**What the exercise asks**
Reproduce, line for line and unchanged, the part of the material below that opens with the line containing "Looking among" and closes with the line containing "4.50 metres", including both of those lines.

**Records for this exercise**
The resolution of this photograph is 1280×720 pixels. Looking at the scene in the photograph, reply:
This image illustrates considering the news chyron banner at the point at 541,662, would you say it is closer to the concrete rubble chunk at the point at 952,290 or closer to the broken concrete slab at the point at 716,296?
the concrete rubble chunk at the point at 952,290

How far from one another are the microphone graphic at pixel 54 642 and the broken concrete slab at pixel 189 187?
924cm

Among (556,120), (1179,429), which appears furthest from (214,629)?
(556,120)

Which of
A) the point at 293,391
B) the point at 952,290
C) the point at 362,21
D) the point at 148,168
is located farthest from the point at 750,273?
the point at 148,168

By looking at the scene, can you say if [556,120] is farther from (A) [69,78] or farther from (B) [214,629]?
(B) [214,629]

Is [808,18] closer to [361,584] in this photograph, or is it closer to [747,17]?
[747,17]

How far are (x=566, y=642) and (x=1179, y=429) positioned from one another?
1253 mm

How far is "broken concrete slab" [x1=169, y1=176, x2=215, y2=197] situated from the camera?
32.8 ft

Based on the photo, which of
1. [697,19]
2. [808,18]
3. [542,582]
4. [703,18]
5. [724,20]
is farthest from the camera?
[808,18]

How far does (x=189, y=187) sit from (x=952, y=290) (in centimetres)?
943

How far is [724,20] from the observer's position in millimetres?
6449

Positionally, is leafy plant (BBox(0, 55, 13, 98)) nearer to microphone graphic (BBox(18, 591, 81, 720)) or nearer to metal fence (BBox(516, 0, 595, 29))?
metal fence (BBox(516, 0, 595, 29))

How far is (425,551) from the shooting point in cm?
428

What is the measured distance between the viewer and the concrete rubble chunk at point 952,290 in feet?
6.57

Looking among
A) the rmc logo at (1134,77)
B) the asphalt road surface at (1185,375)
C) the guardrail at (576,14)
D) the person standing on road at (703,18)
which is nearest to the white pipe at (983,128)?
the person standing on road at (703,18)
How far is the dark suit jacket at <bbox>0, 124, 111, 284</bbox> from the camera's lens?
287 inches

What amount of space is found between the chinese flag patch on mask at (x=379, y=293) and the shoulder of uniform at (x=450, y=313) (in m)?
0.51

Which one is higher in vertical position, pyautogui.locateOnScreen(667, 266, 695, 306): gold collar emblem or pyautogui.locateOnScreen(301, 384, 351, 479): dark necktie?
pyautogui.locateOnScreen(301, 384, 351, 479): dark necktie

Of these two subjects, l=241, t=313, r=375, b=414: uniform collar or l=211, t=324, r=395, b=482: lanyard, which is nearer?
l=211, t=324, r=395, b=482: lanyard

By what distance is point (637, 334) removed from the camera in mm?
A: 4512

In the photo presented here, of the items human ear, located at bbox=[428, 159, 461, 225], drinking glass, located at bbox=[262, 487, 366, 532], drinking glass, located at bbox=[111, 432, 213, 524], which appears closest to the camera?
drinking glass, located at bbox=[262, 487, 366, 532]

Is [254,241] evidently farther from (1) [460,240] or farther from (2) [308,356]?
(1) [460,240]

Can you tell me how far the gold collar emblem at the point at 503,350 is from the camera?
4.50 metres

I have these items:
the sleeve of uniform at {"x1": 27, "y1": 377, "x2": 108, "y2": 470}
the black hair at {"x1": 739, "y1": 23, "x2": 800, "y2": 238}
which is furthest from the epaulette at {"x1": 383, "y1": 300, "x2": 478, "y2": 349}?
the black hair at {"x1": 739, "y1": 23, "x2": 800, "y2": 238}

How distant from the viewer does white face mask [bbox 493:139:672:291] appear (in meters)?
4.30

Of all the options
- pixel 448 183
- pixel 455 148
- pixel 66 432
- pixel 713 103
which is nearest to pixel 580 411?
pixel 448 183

**Finished answer**
Looking among
A) the rmc logo at (1134,77)
B) the asphalt road surface at (1185,375)
C) the guardrail at (576,14)
D) the person standing on road at (703,18)
which is nearest to the white pipe at (983,128)?
the person standing on road at (703,18)
How far is the dark suit jacket at <bbox>0, 124, 111, 284</bbox> from the camera's lens?
287 inches

What amount of space is found between the chinese flag patch on mask at (x=379, y=293) and the shoulder of uniform at (x=450, y=313) (in m)?
0.51

Which one is higher in vertical position, pyautogui.locateOnScreen(667, 266, 695, 306): gold collar emblem or pyautogui.locateOnScreen(301, 384, 351, 479): dark necktie?
pyautogui.locateOnScreen(301, 384, 351, 479): dark necktie

Of these two subjects, l=241, t=313, r=375, b=414: uniform collar or l=211, t=324, r=395, b=482: lanyard, which is nearer?
l=211, t=324, r=395, b=482: lanyard

By what distance is point (637, 334) removed from the camera in mm?
A: 4512

In the photo presented here, of the items human ear, located at bbox=[428, 159, 461, 225], drinking glass, located at bbox=[262, 487, 366, 532], drinking glass, located at bbox=[111, 432, 213, 524], which appears closest to the camera?
drinking glass, located at bbox=[262, 487, 366, 532]

Is [254,241] evidently farther from (1) [460,240] or farther from (2) [308,356]?
(1) [460,240]

Can you tell me how far the gold collar emblem at the point at 503,350 is from the camera?
4.50 metres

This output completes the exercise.